Ab dem 14. Juni treten in Österreich die neuen EU-Frühstücksrichtlinien in Kraft. Diese bringen wichtige Änderungen für Honig und Marmelade, die der Verein Land schafft Leben als entscheidenden Schritt zu mehr Transparenz im Lebensmitteleinzelhandel begrüßt.

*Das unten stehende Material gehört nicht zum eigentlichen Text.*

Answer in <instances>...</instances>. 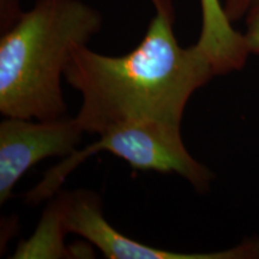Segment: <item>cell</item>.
Masks as SVG:
<instances>
[{
  "label": "cell",
  "mask_w": 259,
  "mask_h": 259,
  "mask_svg": "<svg viewBox=\"0 0 259 259\" xmlns=\"http://www.w3.org/2000/svg\"><path fill=\"white\" fill-rule=\"evenodd\" d=\"M150 2L154 17L128 53L105 56L87 45L72 51L64 78L82 96L76 118L85 134L139 121L181 125L191 96L218 76L196 45H179L171 0Z\"/></svg>",
  "instance_id": "6da1fadb"
},
{
  "label": "cell",
  "mask_w": 259,
  "mask_h": 259,
  "mask_svg": "<svg viewBox=\"0 0 259 259\" xmlns=\"http://www.w3.org/2000/svg\"><path fill=\"white\" fill-rule=\"evenodd\" d=\"M82 0H36L0 38V113L51 120L67 113L61 82L72 51L102 29Z\"/></svg>",
  "instance_id": "7a4b0ae2"
},
{
  "label": "cell",
  "mask_w": 259,
  "mask_h": 259,
  "mask_svg": "<svg viewBox=\"0 0 259 259\" xmlns=\"http://www.w3.org/2000/svg\"><path fill=\"white\" fill-rule=\"evenodd\" d=\"M102 151L121 158L135 170L178 174L200 193L209 190L215 178L208 167L189 153L181 137L180 125L130 122L102 132L94 143L64 157L44 174L36 186L28 191L25 203L34 206L53 198L80 163Z\"/></svg>",
  "instance_id": "3957f363"
},
{
  "label": "cell",
  "mask_w": 259,
  "mask_h": 259,
  "mask_svg": "<svg viewBox=\"0 0 259 259\" xmlns=\"http://www.w3.org/2000/svg\"><path fill=\"white\" fill-rule=\"evenodd\" d=\"M59 205L67 233L80 235L108 259H248L259 258V239L209 253H184L142 244L122 234L107 221L101 197L90 190L59 191L53 197Z\"/></svg>",
  "instance_id": "277c9868"
},
{
  "label": "cell",
  "mask_w": 259,
  "mask_h": 259,
  "mask_svg": "<svg viewBox=\"0 0 259 259\" xmlns=\"http://www.w3.org/2000/svg\"><path fill=\"white\" fill-rule=\"evenodd\" d=\"M85 134L78 119L51 120L5 116L0 122V203L14 197L27 171L51 157H67Z\"/></svg>",
  "instance_id": "5b68a950"
},
{
  "label": "cell",
  "mask_w": 259,
  "mask_h": 259,
  "mask_svg": "<svg viewBox=\"0 0 259 259\" xmlns=\"http://www.w3.org/2000/svg\"><path fill=\"white\" fill-rule=\"evenodd\" d=\"M202 30L194 45L209 58L216 74L241 70L250 56L242 32L233 28L221 0H199Z\"/></svg>",
  "instance_id": "8992f818"
},
{
  "label": "cell",
  "mask_w": 259,
  "mask_h": 259,
  "mask_svg": "<svg viewBox=\"0 0 259 259\" xmlns=\"http://www.w3.org/2000/svg\"><path fill=\"white\" fill-rule=\"evenodd\" d=\"M67 234L59 205L56 199L51 198L50 204L42 212L36 231L17 246L11 258H80L78 251L65 244Z\"/></svg>",
  "instance_id": "52a82bcc"
},
{
  "label": "cell",
  "mask_w": 259,
  "mask_h": 259,
  "mask_svg": "<svg viewBox=\"0 0 259 259\" xmlns=\"http://www.w3.org/2000/svg\"><path fill=\"white\" fill-rule=\"evenodd\" d=\"M245 16L246 30L242 34L250 53L259 57V0H251Z\"/></svg>",
  "instance_id": "ba28073f"
},
{
  "label": "cell",
  "mask_w": 259,
  "mask_h": 259,
  "mask_svg": "<svg viewBox=\"0 0 259 259\" xmlns=\"http://www.w3.org/2000/svg\"><path fill=\"white\" fill-rule=\"evenodd\" d=\"M251 0H226L223 4L227 17L232 23L241 19L246 15L248 6H250Z\"/></svg>",
  "instance_id": "9c48e42d"
},
{
  "label": "cell",
  "mask_w": 259,
  "mask_h": 259,
  "mask_svg": "<svg viewBox=\"0 0 259 259\" xmlns=\"http://www.w3.org/2000/svg\"><path fill=\"white\" fill-rule=\"evenodd\" d=\"M3 3H6V4H16V3H18L19 0H2Z\"/></svg>",
  "instance_id": "30bf717a"
}]
</instances>
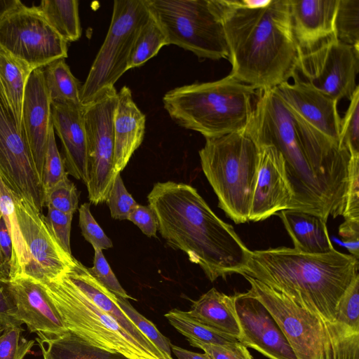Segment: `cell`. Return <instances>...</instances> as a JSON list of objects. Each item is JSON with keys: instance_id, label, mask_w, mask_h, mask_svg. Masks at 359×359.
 <instances>
[{"instance_id": "6da1fadb", "label": "cell", "mask_w": 359, "mask_h": 359, "mask_svg": "<svg viewBox=\"0 0 359 359\" xmlns=\"http://www.w3.org/2000/svg\"><path fill=\"white\" fill-rule=\"evenodd\" d=\"M147 199L167 244L185 252L211 282L233 273L245 275L252 250L195 188L171 181L157 182Z\"/></svg>"}, {"instance_id": "7a4b0ae2", "label": "cell", "mask_w": 359, "mask_h": 359, "mask_svg": "<svg viewBox=\"0 0 359 359\" xmlns=\"http://www.w3.org/2000/svg\"><path fill=\"white\" fill-rule=\"evenodd\" d=\"M231 65L229 74L257 90L276 88L297 74L302 50L294 38L289 0L249 8L219 0Z\"/></svg>"}, {"instance_id": "3957f363", "label": "cell", "mask_w": 359, "mask_h": 359, "mask_svg": "<svg viewBox=\"0 0 359 359\" xmlns=\"http://www.w3.org/2000/svg\"><path fill=\"white\" fill-rule=\"evenodd\" d=\"M358 259L334 248L309 254L279 247L251 252L243 276L285 294L324 321L334 322L338 302L359 274Z\"/></svg>"}, {"instance_id": "277c9868", "label": "cell", "mask_w": 359, "mask_h": 359, "mask_svg": "<svg viewBox=\"0 0 359 359\" xmlns=\"http://www.w3.org/2000/svg\"><path fill=\"white\" fill-rule=\"evenodd\" d=\"M247 127L255 142L271 144L282 154L294 199L290 209L316 215L325 222L343 210L314 171L298 135L292 116L274 88L258 91Z\"/></svg>"}, {"instance_id": "5b68a950", "label": "cell", "mask_w": 359, "mask_h": 359, "mask_svg": "<svg viewBox=\"0 0 359 359\" xmlns=\"http://www.w3.org/2000/svg\"><path fill=\"white\" fill-rule=\"evenodd\" d=\"M257 91L228 74L217 81L170 90L163 103L178 126L198 132L205 139L214 138L247 128Z\"/></svg>"}, {"instance_id": "8992f818", "label": "cell", "mask_w": 359, "mask_h": 359, "mask_svg": "<svg viewBox=\"0 0 359 359\" xmlns=\"http://www.w3.org/2000/svg\"><path fill=\"white\" fill-rule=\"evenodd\" d=\"M259 153L247 128L205 139L198 151L202 170L218 198L219 207L236 224L249 221Z\"/></svg>"}, {"instance_id": "52a82bcc", "label": "cell", "mask_w": 359, "mask_h": 359, "mask_svg": "<svg viewBox=\"0 0 359 359\" xmlns=\"http://www.w3.org/2000/svg\"><path fill=\"white\" fill-rule=\"evenodd\" d=\"M37 281V280H36ZM66 329L90 344L129 359H153L110 316L97 306L66 275L37 281Z\"/></svg>"}, {"instance_id": "ba28073f", "label": "cell", "mask_w": 359, "mask_h": 359, "mask_svg": "<svg viewBox=\"0 0 359 359\" xmlns=\"http://www.w3.org/2000/svg\"><path fill=\"white\" fill-rule=\"evenodd\" d=\"M150 14L164 31L168 45L198 57L228 58L219 0H145Z\"/></svg>"}, {"instance_id": "9c48e42d", "label": "cell", "mask_w": 359, "mask_h": 359, "mask_svg": "<svg viewBox=\"0 0 359 359\" xmlns=\"http://www.w3.org/2000/svg\"><path fill=\"white\" fill-rule=\"evenodd\" d=\"M149 16L145 0L114 1L107 36L81 85L80 102L82 106L116 90L114 84L128 70L135 41Z\"/></svg>"}, {"instance_id": "30bf717a", "label": "cell", "mask_w": 359, "mask_h": 359, "mask_svg": "<svg viewBox=\"0 0 359 359\" xmlns=\"http://www.w3.org/2000/svg\"><path fill=\"white\" fill-rule=\"evenodd\" d=\"M0 48L32 72L67 57V42L39 6L14 1L0 13Z\"/></svg>"}, {"instance_id": "8fae6325", "label": "cell", "mask_w": 359, "mask_h": 359, "mask_svg": "<svg viewBox=\"0 0 359 359\" xmlns=\"http://www.w3.org/2000/svg\"><path fill=\"white\" fill-rule=\"evenodd\" d=\"M247 291L273 318L297 359H332L331 346L324 320L285 294L248 276Z\"/></svg>"}, {"instance_id": "7c38bea8", "label": "cell", "mask_w": 359, "mask_h": 359, "mask_svg": "<svg viewBox=\"0 0 359 359\" xmlns=\"http://www.w3.org/2000/svg\"><path fill=\"white\" fill-rule=\"evenodd\" d=\"M116 102V90L83 106L89 173L86 187L89 201L94 205L106 201L116 176L113 128Z\"/></svg>"}, {"instance_id": "4fadbf2b", "label": "cell", "mask_w": 359, "mask_h": 359, "mask_svg": "<svg viewBox=\"0 0 359 359\" xmlns=\"http://www.w3.org/2000/svg\"><path fill=\"white\" fill-rule=\"evenodd\" d=\"M0 177L16 196L42 213V182L22 128L0 90Z\"/></svg>"}, {"instance_id": "5bb4252c", "label": "cell", "mask_w": 359, "mask_h": 359, "mask_svg": "<svg viewBox=\"0 0 359 359\" xmlns=\"http://www.w3.org/2000/svg\"><path fill=\"white\" fill-rule=\"evenodd\" d=\"M359 71V48L339 41L334 35L316 47L301 51L297 73L311 86L339 101L351 98Z\"/></svg>"}, {"instance_id": "9a60e30c", "label": "cell", "mask_w": 359, "mask_h": 359, "mask_svg": "<svg viewBox=\"0 0 359 359\" xmlns=\"http://www.w3.org/2000/svg\"><path fill=\"white\" fill-rule=\"evenodd\" d=\"M16 215L30 265L26 276L37 281L51 280L66 272L75 258L67 252L48 230L43 214L13 194Z\"/></svg>"}, {"instance_id": "2e32d148", "label": "cell", "mask_w": 359, "mask_h": 359, "mask_svg": "<svg viewBox=\"0 0 359 359\" xmlns=\"http://www.w3.org/2000/svg\"><path fill=\"white\" fill-rule=\"evenodd\" d=\"M258 147L257 180L249 216V221L253 222L264 220L278 212L290 209L294 199L280 152L271 144Z\"/></svg>"}, {"instance_id": "e0dca14e", "label": "cell", "mask_w": 359, "mask_h": 359, "mask_svg": "<svg viewBox=\"0 0 359 359\" xmlns=\"http://www.w3.org/2000/svg\"><path fill=\"white\" fill-rule=\"evenodd\" d=\"M242 330L239 342L269 359H297L287 340L265 306L248 292L236 293Z\"/></svg>"}, {"instance_id": "ac0fdd59", "label": "cell", "mask_w": 359, "mask_h": 359, "mask_svg": "<svg viewBox=\"0 0 359 359\" xmlns=\"http://www.w3.org/2000/svg\"><path fill=\"white\" fill-rule=\"evenodd\" d=\"M294 83L274 88L285 107L311 126L339 144L341 118L338 101L317 90L297 74Z\"/></svg>"}, {"instance_id": "d6986e66", "label": "cell", "mask_w": 359, "mask_h": 359, "mask_svg": "<svg viewBox=\"0 0 359 359\" xmlns=\"http://www.w3.org/2000/svg\"><path fill=\"white\" fill-rule=\"evenodd\" d=\"M52 126L51 101L45 82L43 69L39 68L30 73L26 83L22 110V127L41 182Z\"/></svg>"}, {"instance_id": "ffe728a7", "label": "cell", "mask_w": 359, "mask_h": 359, "mask_svg": "<svg viewBox=\"0 0 359 359\" xmlns=\"http://www.w3.org/2000/svg\"><path fill=\"white\" fill-rule=\"evenodd\" d=\"M8 281L17 309V319L25 324L30 332L55 337L67 331L39 282L24 276Z\"/></svg>"}, {"instance_id": "44dd1931", "label": "cell", "mask_w": 359, "mask_h": 359, "mask_svg": "<svg viewBox=\"0 0 359 359\" xmlns=\"http://www.w3.org/2000/svg\"><path fill=\"white\" fill-rule=\"evenodd\" d=\"M51 118L54 131L62 143V158L67 174L87 185L88 147L83 106L51 103Z\"/></svg>"}, {"instance_id": "7402d4cb", "label": "cell", "mask_w": 359, "mask_h": 359, "mask_svg": "<svg viewBox=\"0 0 359 359\" xmlns=\"http://www.w3.org/2000/svg\"><path fill=\"white\" fill-rule=\"evenodd\" d=\"M339 0H289L292 32L302 51L334 35Z\"/></svg>"}, {"instance_id": "603a6c76", "label": "cell", "mask_w": 359, "mask_h": 359, "mask_svg": "<svg viewBox=\"0 0 359 359\" xmlns=\"http://www.w3.org/2000/svg\"><path fill=\"white\" fill-rule=\"evenodd\" d=\"M145 115L133 101L130 89L124 86L117 93L114 114V169L116 175L128 165L142 144L145 131Z\"/></svg>"}, {"instance_id": "cb8c5ba5", "label": "cell", "mask_w": 359, "mask_h": 359, "mask_svg": "<svg viewBox=\"0 0 359 359\" xmlns=\"http://www.w3.org/2000/svg\"><path fill=\"white\" fill-rule=\"evenodd\" d=\"M65 273L97 306L113 318L153 359H166L123 312L117 303V297L100 283L81 262L75 259Z\"/></svg>"}, {"instance_id": "d4e9b609", "label": "cell", "mask_w": 359, "mask_h": 359, "mask_svg": "<svg viewBox=\"0 0 359 359\" xmlns=\"http://www.w3.org/2000/svg\"><path fill=\"white\" fill-rule=\"evenodd\" d=\"M236 294L228 295L215 287L194 301L188 313L198 322L214 328L238 341L242 330L236 309Z\"/></svg>"}, {"instance_id": "484cf974", "label": "cell", "mask_w": 359, "mask_h": 359, "mask_svg": "<svg viewBox=\"0 0 359 359\" xmlns=\"http://www.w3.org/2000/svg\"><path fill=\"white\" fill-rule=\"evenodd\" d=\"M278 215L293 242L294 249L309 254H324L334 249L326 222L320 217L293 209L280 211Z\"/></svg>"}, {"instance_id": "4316f807", "label": "cell", "mask_w": 359, "mask_h": 359, "mask_svg": "<svg viewBox=\"0 0 359 359\" xmlns=\"http://www.w3.org/2000/svg\"><path fill=\"white\" fill-rule=\"evenodd\" d=\"M43 359H129L126 356L95 346L67 330L61 335H37Z\"/></svg>"}, {"instance_id": "83f0119b", "label": "cell", "mask_w": 359, "mask_h": 359, "mask_svg": "<svg viewBox=\"0 0 359 359\" xmlns=\"http://www.w3.org/2000/svg\"><path fill=\"white\" fill-rule=\"evenodd\" d=\"M0 212L13 243V255L8 280L26 276L30 265V257L22 236L16 215L13 194L0 177Z\"/></svg>"}, {"instance_id": "f1b7e54d", "label": "cell", "mask_w": 359, "mask_h": 359, "mask_svg": "<svg viewBox=\"0 0 359 359\" xmlns=\"http://www.w3.org/2000/svg\"><path fill=\"white\" fill-rule=\"evenodd\" d=\"M31 72L0 48V90L22 129L24 93Z\"/></svg>"}, {"instance_id": "f546056e", "label": "cell", "mask_w": 359, "mask_h": 359, "mask_svg": "<svg viewBox=\"0 0 359 359\" xmlns=\"http://www.w3.org/2000/svg\"><path fill=\"white\" fill-rule=\"evenodd\" d=\"M53 29L67 43L81 36L76 0H43L39 6Z\"/></svg>"}, {"instance_id": "4dcf8cb0", "label": "cell", "mask_w": 359, "mask_h": 359, "mask_svg": "<svg viewBox=\"0 0 359 359\" xmlns=\"http://www.w3.org/2000/svg\"><path fill=\"white\" fill-rule=\"evenodd\" d=\"M43 73L51 103L81 104V86L65 59L49 64L43 69Z\"/></svg>"}, {"instance_id": "1f68e13d", "label": "cell", "mask_w": 359, "mask_h": 359, "mask_svg": "<svg viewBox=\"0 0 359 359\" xmlns=\"http://www.w3.org/2000/svg\"><path fill=\"white\" fill-rule=\"evenodd\" d=\"M170 324L187 339L217 345H228L238 340L193 318L187 311L173 309L165 314Z\"/></svg>"}, {"instance_id": "d6a6232c", "label": "cell", "mask_w": 359, "mask_h": 359, "mask_svg": "<svg viewBox=\"0 0 359 359\" xmlns=\"http://www.w3.org/2000/svg\"><path fill=\"white\" fill-rule=\"evenodd\" d=\"M166 45H168V39L164 31L150 14L135 41L128 63V70L142 66Z\"/></svg>"}, {"instance_id": "836d02e7", "label": "cell", "mask_w": 359, "mask_h": 359, "mask_svg": "<svg viewBox=\"0 0 359 359\" xmlns=\"http://www.w3.org/2000/svg\"><path fill=\"white\" fill-rule=\"evenodd\" d=\"M335 37L359 48V0H339L335 19Z\"/></svg>"}, {"instance_id": "e575fe53", "label": "cell", "mask_w": 359, "mask_h": 359, "mask_svg": "<svg viewBox=\"0 0 359 359\" xmlns=\"http://www.w3.org/2000/svg\"><path fill=\"white\" fill-rule=\"evenodd\" d=\"M332 359H359V332L337 322L324 321Z\"/></svg>"}, {"instance_id": "d590c367", "label": "cell", "mask_w": 359, "mask_h": 359, "mask_svg": "<svg viewBox=\"0 0 359 359\" xmlns=\"http://www.w3.org/2000/svg\"><path fill=\"white\" fill-rule=\"evenodd\" d=\"M117 303L123 312L135 325L139 330L164 355L166 359L171 355V342L149 320L140 314L128 299L118 297Z\"/></svg>"}, {"instance_id": "8d00e7d4", "label": "cell", "mask_w": 359, "mask_h": 359, "mask_svg": "<svg viewBox=\"0 0 359 359\" xmlns=\"http://www.w3.org/2000/svg\"><path fill=\"white\" fill-rule=\"evenodd\" d=\"M339 145L351 155L359 154V86L355 88L341 121Z\"/></svg>"}, {"instance_id": "74e56055", "label": "cell", "mask_w": 359, "mask_h": 359, "mask_svg": "<svg viewBox=\"0 0 359 359\" xmlns=\"http://www.w3.org/2000/svg\"><path fill=\"white\" fill-rule=\"evenodd\" d=\"M334 321L359 332V274L341 297Z\"/></svg>"}, {"instance_id": "f35d334b", "label": "cell", "mask_w": 359, "mask_h": 359, "mask_svg": "<svg viewBox=\"0 0 359 359\" xmlns=\"http://www.w3.org/2000/svg\"><path fill=\"white\" fill-rule=\"evenodd\" d=\"M67 177L68 174L63 158L58 151L55 133L52 126L48 138L42 180L44 197L52 188Z\"/></svg>"}, {"instance_id": "ab89813d", "label": "cell", "mask_w": 359, "mask_h": 359, "mask_svg": "<svg viewBox=\"0 0 359 359\" xmlns=\"http://www.w3.org/2000/svg\"><path fill=\"white\" fill-rule=\"evenodd\" d=\"M79 192L68 178L57 183L44 197V207H50L62 212L72 214L78 209Z\"/></svg>"}, {"instance_id": "60d3db41", "label": "cell", "mask_w": 359, "mask_h": 359, "mask_svg": "<svg viewBox=\"0 0 359 359\" xmlns=\"http://www.w3.org/2000/svg\"><path fill=\"white\" fill-rule=\"evenodd\" d=\"M21 326L6 327L0 334V359H23L34 345L21 337Z\"/></svg>"}, {"instance_id": "b9f144b4", "label": "cell", "mask_w": 359, "mask_h": 359, "mask_svg": "<svg viewBox=\"0 0 359 359\" xmlns=\"http://www.w3.org/2000/svg\"><path fill=\"white\" fill-rule=\"evenodd\" d=\"M105 202L109 208L111 217L121 220L128 219L130 213L137 205L127 191L121 173L116 175Z\"/></svg>"}, {"instance_id": "7bdbcfd3", "label": "cell", "mask_w": 359, "mask_h": 359, "mask_svg": "<svg viewBox=\"0 0 359 359\" xmlns=\"http://www.w3.org/2000/svg\"><path fill=\"white\" fill-rule=\"evenodd\" d=\"M79 226L85 240L90 243L93 249L101 250L112 248L111 239L105 234L93 217L90 210V204L84 203L79 209Z\"/></svg>"}, {"instance_id": "ee69618b", "label": "cell", "mask_w": 359, "mask_h": 359, "mask_svg": "<svg viewBox=\"0 0 359 359\" xmlns=\"http://www.w3.org/2000/svg\"><path fill=\"white\" fill-rule=\"evenodd\" d=\"M88 269L100 283L116 297L136 300L129 295L121 285L104 257L102 250L94 249L93 266Z\"/></svg>"}, {"instance_id": "f6af8a7d", "label": "cell", "mask_w": 359, "mask_h": 359, "mask_svg": "<svg viewBox=\"0 0 359 359\" xmlns=\"http://www.w3.org/2000/svg\"><path fill=\"white\" fill-rule=\"evenodd\" d=\"M44 222L53 237L60 246L72 255L70 246V233L73 215L62 212L55 208L48 207Z\"/></svg>"}, {"instance_id": "bcb514c9", "label": "cell", "mask_w": 359, "mask_h": 359, "mask_svg": "<svg viewBox=\"0 0 359 359\" xmlns=\"http://www.w3.org/2000/svg\"><path fill=\"white\" fill-rule=\"evenodd\" d=\"M348 184L343 217L359 220V154L351 155Z\"/></svg>"}, {"instance_id": "7dc6e473", "label": "cell", "mask_w": 359, "mask_h": 359, "mask_svg": "<svg viewBox=\"0 0 359 359\" xmlns=\"http://www.w3.org/2000/svg\"><path fill=\"white\" fill-rule=\"evenodd\" d=\"M187 340L191 346L201 348L212 359H253L248 348L239 341L228 345H217L192 339Z\"/></svg>"}, {"instance_id": "c3c4849f", "label": "cell", "mask_w": 359, "mask_h": 359, "mask_svg": "<svg viewBox=\"0 0 359 359\" xmlns=\"http://www.w3.org/2000/svg\"><path fill=\"white\" fill-rule=\"evenodd\" d=\"M17 309L8 280L0 278V325L21 326L17 319Z\"/></svg>"}, {"instance_id": "681fc988", "label": "cell", "mask_w": 359, "mask_h": 359, "mask_svg": "<svg viewBox=\"0 0 359 359\" xmlns=\"http://www.w3.org/2000/svg\"><path fill=\"white\" fill-rule=\"evenodd\" d=\"M128 220L134 223L149 237H156L158 231L156 217L149 205L137 204L130 213Z\"/></svg>"}, {"instance_id": "f907efd6", "label": "cell", "mask_w": 359, "mask_h": 359, "mask_svg": "<svg viewBox=\"0 0 359 359\" xmlns=\"http://www.w3.org/2000/svg\"><path fill=\"white\" fill-rule=\"evenodd\" d=\"M339 234L344 240V245L356 259L359 257V220L345 219L339 227Z\"/></svg>"}, {"instance_id": "816d5d0a", "label": "cell", "mask_w": 359, "mask_h": 359, "mask_svg": "<svg viewBox=\"0 0 359 359\" xmlns=\"http://www.w3.org/2000/svg\"><path fill=\"white\" fill-rule=\"evenodd\" d=\"M0 250L4 259L3 263L0 264V278L8 280L13 255V243L2 217L0 219Z\"/></svg>"}, {"instance_id": "f5cc1de1", "label": "cell", "mask_w": 359, "mask_h": 359, "mask_svg": "<svg viewBox=\"0 0 359 359\" xmlns=\"http://www.w3.org/2000/svg\"><path fill=\"white\" fill-rule=\"evenodd\" d=\"M171 351L177 359H212L207 353L193 352L171 344Z\"/></svg>"}, {"instance_id": "db71d44e", "label": "cell", "mask_w": 359, "mask_h": 359, "mask_svg": "<svg viewBox=\"0 0 359 359\" xmlns=\"http://www.w3.org/2000/svg\"><path fill=\"white\" fill-rule=\"evenodd\" d=\"M3 261H4L3 256H2V254L0 250V264H1L3 263Z\"/></svg>"}, {"instance_id": "11a10c76", "label": "cell", "mask_w": 359, "mask_h": 359, "mask_svg": "<svg viewBox=\"0 0 359 359\" xmlns=\"http://www.w3.org/2000/svg\"><path fill=\"white\" fill-rule=\"evenodd\" d=\"M5 329V327H3V326H1L0 325V334H1V332L4 331V330Z\"/></svg>"}, {"instance_id": "9f6ffc18", "label": "cell", "mask_w": 359, "mask_h": 359, "mask_svg": "<svg viewBox=\"0 0 359 359\" xmlns=\"http://www.w3.org/2000/svg\"><path fill=\"white\" fill-rule=\"evenodd\" d=\"M1 217H1V212H0V219H1Z\"/></svg>"}]
</instances>
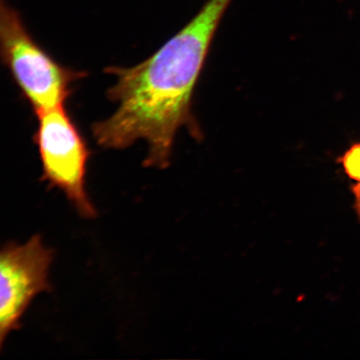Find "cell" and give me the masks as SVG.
<instances>
[{
  "label": "cell",
  "mask_w": 360,
  "mask_h": 360,
  "mask_svg": "<svg viewBox=\"0 0 360 360\" xmlns=\"http://www.w3.org/2000/svg\"><path fill=\"white\" fill-rule=\"evenodd\" d=\"M231 2L208 0L193 20L143 63L106 70L116 79L108 97L117 108L92 125L99 146L125 149L136 141H146L144 167L165 169L180 129L184 127L195 141H202V130L193 112L194 89Z\"/></svg>",
  "instance_id": "obj_1"
},
{
  "label": "cell",
  "mask_w": 360,
  "mask_h": 360,
  "mask_svg": "<svg viewBox=\"0 0 360 360\" xmlns=\"http://www.w3.org/2000/svg\"><path fill=\"white\" fill-rule=\"evenodd\" d=\"M0 63L35 115L65 106L75 84L86 77L47 53L8 0H0Z\"/></svg>",
  "instance_id": "obj_2"
},
{
  "label": "cell",
  "mask_w": 360,
  "mask_h": 360,
  "mask_svg": "<svg viewBox=\"0 0 360 360\" xmlns=\"http://www.w3.org/2000/svg\"><path fill=\"white\" fill-rule=\"evenodd\" d=\"M33 142L41 163V181L58 189L86 219H96V206L86 189L90 150L84 137L65 106L37 113Z\"/></svg>",
  "instance_id": "obj_3"
},
{
  "label": "cell",
  "mask_w": 360,
  "mask_h": 360,
  "mask_svg": "<svg viewBox=\"0 0 360 360\" xmlns=\"http://www.w3.org/2000/svg\"><path fill=\"white\" fill-rule=\"evenodd\" d=\"M54 250L40 234L23 245L11 241L0 248V354L7 336L20 330L22 317L40 293L51 292Z\"/></svg>",
  "instance_id": "obj_4"
},
{
  "label": "cell",
  "mask_w": 360,
  "mask_h": 360,
  "mask_svg": "<svg viewBox=\"0 0 360 360\" xmlns=\"http://www.w3.org/2000/svg\"><path fill=\"white\" fill-rule=\"evenodd\" d=\"M338 161L350 179L360 182V142L350 146Z\"/></svg>",
  "instance_id": "obj_5"
},
{
  "label": "cell",
  "mask_w": 360,
  "mask_h": 360,
  "mask_svg": "<svg viewBox=\"0 0 360 360\" xmlns=\"http://www.w3.org/2000/svg\"><path fill=\"white\" fill-rule=\"evenodd\" d=\"M352 193L354 195L355 210H356L357 214H359L360 219V182H356L352 186Z\"/></svg>",
  "instance_id": "obj_6"
}]
</instances>
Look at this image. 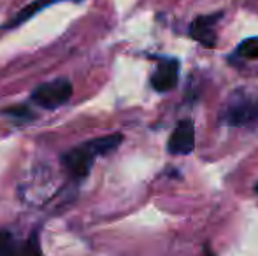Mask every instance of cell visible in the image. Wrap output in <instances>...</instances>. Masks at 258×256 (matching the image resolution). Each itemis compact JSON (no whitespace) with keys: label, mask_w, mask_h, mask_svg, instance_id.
<instances>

Honig: Herkunft wird eindeutig sichtbar
Bei Honigmischungen ist Schluss mit den wenig aussagekräftigen Angaben wie „aus EU/Nicht-EU-Ländern“. Künftig müssen alle Herkunftsländer klar auf dem Etikett angeführt werden, in absteigender Reihenfolge ihres Gewichtsanteils inklusive Prozentangaben. Hannes Royer, Gründer von Land schafft Leben, lobt diese Neuerung: „Wer Honig kauft, soll auf den ersten Blick erkennen können, woher dieser kommt. Bisher war das bei Honigmischungen sehr schwammig, jetzt ist es dafür umso klarer.“
Diese detaillierteren Herkunftsangaben schaffen Vertrauen, verbessern die Rückverfolgbarkeit und ermöglichen bewusste Konsumentenentscheidungen. Sie tragen auch zu faireren Wettbewerbsbedingungen bei, da billigerer Importhonig, der oft mit Zuckersirup gestreckt wird, eindeutiger als solcher erkannt werden kann.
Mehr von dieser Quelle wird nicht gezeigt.